Once the ds4 synthetic gene was obtained, it was amplified and inserted into a unique restriction site of the metagenomic insert of pCC2FOS_F076. After transforming both episomal DNAs harbouring the ds4 gene (pUC57_DS4 and F076_DS4) in E. coli Epi300, gene transcription was validated by independent induction of bacterial gene expression with L-arabinose, compared with the same DNAs lacking the ds4 gene (Fig. 2a). The P_BAD was able to both promote ds4 gene transcription from the F076_DS4 construct (in the context of metagenomic DNA), and to tightly repress the ds4 transcription by incubating the bacterial culture with D-glucose (Fig. 2b). Since there are no previous reports of recombinant DS4 peptide expression it is important to mention that the regulatory system used in this research, based on the interaction of P_BAD with the AraC protein, has proven to be quite useful for the expression of potentially toxic proteins [22]. Although the AraC protein is essential for transcription from P_BAD [31], its encoding gene was not included in the synthetic ds4 gene. This is due to the fact that the E. coli Epi300 strain used has a genomic copy of the araC gene that supplies that regulatory function [32]. Therefore, DS4 peptide expression from the designed synthetic gene proposed in this research is restricted to bacterial hosts that express the AraC protein.

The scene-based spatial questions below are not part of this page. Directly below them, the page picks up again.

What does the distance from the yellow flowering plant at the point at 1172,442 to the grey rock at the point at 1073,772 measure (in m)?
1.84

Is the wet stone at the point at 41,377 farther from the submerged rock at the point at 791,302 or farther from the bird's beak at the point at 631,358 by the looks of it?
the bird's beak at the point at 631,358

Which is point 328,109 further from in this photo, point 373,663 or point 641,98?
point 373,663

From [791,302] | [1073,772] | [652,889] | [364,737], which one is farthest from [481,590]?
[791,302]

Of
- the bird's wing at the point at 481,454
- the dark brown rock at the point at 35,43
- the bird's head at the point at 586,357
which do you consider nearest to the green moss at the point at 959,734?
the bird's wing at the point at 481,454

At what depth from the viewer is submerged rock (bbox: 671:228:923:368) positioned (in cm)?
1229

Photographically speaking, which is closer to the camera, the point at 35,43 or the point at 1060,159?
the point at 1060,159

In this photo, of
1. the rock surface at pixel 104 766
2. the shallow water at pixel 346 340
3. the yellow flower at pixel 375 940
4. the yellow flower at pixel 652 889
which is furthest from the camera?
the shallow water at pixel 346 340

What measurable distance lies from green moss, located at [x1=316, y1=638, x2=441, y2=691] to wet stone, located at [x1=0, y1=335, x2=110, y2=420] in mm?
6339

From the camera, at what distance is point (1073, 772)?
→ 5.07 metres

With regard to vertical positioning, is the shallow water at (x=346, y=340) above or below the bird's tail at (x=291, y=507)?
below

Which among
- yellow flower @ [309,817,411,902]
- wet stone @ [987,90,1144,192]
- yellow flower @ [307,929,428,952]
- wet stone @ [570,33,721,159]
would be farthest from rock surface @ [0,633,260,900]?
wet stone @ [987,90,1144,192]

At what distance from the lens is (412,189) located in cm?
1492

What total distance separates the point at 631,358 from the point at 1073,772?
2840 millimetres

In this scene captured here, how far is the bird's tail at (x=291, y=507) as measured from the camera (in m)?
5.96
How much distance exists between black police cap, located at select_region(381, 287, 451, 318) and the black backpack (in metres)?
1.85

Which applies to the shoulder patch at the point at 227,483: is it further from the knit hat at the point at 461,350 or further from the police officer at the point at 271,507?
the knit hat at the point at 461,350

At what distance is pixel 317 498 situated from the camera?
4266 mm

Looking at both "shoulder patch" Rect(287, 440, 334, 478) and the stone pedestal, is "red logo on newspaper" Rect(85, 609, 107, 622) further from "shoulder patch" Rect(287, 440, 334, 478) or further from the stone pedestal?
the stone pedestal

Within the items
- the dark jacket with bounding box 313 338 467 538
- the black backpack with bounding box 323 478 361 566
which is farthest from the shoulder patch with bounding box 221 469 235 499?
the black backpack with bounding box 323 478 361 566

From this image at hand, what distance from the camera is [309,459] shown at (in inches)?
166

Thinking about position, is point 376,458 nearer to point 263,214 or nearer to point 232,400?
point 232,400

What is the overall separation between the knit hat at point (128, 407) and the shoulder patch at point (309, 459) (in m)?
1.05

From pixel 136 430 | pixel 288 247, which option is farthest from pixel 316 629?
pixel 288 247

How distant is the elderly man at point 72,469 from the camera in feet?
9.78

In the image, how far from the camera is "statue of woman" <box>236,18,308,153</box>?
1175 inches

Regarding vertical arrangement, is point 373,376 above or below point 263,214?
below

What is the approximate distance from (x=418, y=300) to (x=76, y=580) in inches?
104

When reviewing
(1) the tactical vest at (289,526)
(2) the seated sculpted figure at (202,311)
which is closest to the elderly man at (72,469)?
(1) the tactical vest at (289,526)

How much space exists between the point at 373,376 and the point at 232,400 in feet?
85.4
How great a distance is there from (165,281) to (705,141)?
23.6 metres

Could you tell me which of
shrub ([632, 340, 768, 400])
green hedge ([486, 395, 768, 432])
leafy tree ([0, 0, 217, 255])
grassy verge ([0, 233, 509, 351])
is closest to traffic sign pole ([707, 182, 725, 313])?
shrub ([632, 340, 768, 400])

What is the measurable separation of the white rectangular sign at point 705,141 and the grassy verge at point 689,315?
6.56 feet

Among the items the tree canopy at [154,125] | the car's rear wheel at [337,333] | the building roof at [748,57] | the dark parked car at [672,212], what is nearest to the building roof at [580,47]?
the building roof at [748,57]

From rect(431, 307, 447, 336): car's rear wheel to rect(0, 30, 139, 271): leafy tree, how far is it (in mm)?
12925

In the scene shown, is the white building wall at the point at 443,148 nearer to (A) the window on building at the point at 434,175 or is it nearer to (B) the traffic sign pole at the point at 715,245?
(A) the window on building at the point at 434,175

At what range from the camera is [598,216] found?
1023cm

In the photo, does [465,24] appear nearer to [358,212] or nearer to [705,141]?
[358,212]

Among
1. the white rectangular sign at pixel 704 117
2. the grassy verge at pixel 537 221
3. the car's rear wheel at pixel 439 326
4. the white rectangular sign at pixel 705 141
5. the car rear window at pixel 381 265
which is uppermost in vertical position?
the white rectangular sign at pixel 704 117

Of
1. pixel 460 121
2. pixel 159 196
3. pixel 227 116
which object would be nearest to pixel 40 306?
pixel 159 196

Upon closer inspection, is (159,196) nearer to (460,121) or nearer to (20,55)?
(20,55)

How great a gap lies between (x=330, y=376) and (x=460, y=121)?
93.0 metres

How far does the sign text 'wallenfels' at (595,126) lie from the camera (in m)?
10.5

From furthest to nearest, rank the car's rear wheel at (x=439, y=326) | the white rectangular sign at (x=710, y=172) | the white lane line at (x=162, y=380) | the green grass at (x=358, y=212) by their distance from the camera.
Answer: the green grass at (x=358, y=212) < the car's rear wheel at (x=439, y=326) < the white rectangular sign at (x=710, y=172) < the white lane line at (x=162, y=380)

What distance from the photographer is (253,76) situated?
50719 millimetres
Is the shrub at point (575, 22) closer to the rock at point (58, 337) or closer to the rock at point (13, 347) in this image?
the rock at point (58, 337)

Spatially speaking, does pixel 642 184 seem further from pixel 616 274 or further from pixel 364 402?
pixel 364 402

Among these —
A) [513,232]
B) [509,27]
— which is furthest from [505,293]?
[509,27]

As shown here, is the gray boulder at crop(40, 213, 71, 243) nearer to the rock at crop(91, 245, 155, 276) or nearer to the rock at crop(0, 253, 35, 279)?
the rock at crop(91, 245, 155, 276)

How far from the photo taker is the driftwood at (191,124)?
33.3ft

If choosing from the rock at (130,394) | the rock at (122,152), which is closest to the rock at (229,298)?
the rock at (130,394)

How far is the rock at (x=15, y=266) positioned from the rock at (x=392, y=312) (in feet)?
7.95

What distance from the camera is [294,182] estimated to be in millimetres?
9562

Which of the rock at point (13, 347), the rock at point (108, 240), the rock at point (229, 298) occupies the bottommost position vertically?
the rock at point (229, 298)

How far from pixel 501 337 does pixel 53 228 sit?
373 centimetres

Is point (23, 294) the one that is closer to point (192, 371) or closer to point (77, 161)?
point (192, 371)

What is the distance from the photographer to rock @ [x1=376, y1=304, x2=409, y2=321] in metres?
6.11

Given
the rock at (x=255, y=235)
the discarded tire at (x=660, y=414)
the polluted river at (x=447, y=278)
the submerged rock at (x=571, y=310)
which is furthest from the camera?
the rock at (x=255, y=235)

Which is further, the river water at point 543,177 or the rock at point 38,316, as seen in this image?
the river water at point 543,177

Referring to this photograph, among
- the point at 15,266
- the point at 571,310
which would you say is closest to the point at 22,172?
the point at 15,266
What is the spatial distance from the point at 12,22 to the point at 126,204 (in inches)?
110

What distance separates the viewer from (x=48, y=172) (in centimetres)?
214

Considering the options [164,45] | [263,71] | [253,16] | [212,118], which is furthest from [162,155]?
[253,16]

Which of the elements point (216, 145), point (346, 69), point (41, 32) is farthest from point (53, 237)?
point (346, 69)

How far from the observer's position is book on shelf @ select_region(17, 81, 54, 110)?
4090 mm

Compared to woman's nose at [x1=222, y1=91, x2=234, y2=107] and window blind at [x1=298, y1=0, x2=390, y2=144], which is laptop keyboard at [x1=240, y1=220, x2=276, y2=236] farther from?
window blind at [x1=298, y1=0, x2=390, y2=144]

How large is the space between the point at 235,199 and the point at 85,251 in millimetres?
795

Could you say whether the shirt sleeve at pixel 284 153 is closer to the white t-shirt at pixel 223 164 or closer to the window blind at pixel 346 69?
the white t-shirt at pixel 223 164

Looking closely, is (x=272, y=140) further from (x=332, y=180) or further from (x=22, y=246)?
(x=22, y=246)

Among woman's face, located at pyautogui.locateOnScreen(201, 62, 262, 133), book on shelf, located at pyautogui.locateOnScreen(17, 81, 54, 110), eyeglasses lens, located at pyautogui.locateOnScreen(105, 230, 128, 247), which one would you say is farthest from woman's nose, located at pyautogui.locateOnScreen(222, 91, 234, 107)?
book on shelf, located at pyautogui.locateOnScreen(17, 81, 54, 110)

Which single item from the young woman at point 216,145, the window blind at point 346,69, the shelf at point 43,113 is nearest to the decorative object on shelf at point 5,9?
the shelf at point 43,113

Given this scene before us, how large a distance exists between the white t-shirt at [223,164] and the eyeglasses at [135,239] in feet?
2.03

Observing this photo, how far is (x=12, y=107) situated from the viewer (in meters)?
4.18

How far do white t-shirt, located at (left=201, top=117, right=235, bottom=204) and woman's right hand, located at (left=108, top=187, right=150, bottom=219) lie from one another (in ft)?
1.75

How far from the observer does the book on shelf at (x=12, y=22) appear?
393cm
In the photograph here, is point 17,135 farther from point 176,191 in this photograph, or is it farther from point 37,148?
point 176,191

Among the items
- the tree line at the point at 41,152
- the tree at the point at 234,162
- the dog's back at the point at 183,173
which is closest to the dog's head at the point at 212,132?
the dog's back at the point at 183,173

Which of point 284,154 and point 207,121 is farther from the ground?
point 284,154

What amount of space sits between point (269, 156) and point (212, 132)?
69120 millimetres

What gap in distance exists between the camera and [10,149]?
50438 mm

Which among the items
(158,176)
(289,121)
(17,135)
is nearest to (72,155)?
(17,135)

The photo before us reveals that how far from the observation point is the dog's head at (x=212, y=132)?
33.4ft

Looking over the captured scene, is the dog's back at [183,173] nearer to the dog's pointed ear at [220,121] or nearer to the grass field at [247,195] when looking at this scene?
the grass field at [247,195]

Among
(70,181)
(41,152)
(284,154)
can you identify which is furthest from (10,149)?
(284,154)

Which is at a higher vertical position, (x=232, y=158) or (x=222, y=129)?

Parasitic growth inhibition assays were performed using the cell pellet extracts (concentrated samples) from E. coli Epi300 pUC57_DS4 and the metagenomic clone E. coli Epi300 F076_DS4, compared with the controls not expressing the DS4 peptide. The DS4 peptide is lipophilic and has high electrostatic affinity for cell membranes [33], a partition that would result in a relative decrease of its concentration in the soluble fraction, after using the non-denaturing extraction protocol proposed. After standardizations, significant anti-malarial activity was observed using bacteria expressing the DS4 peptide from plasmid and fosmid DNAs (Fig. 3), demonstrating the feasibility of this approach. It is important to note that the bacterial pellet extracts from E. coli harbouring either one of the episomal DNAs lacking the antimalarial DS4 peptide coding gene (pUC57, pCC2FOS or pCC2FOS_F076) had per se an inhibitory growth effect on the parasite proportional to the amount of bacterial extract used. Thus, it is necessary to normalize bacterial extract concentration when testing multiple metagenomic clones, in order to observe antiparasitic activity over the inhibitory effect of the extract itself, avoiding false positives. These results showed that bacterial extracts expressing the recombinant anti-malarial DS4 peptide exerted overall significantly higher parasite mortalities when compared to the effect of the extracts alone. This system can be used to screen bacterial extracts with metagenomic-encoded information for anti-malarial activities using the tested and optimized bioluminescent assay for P. falciparum viability in a 96-well format.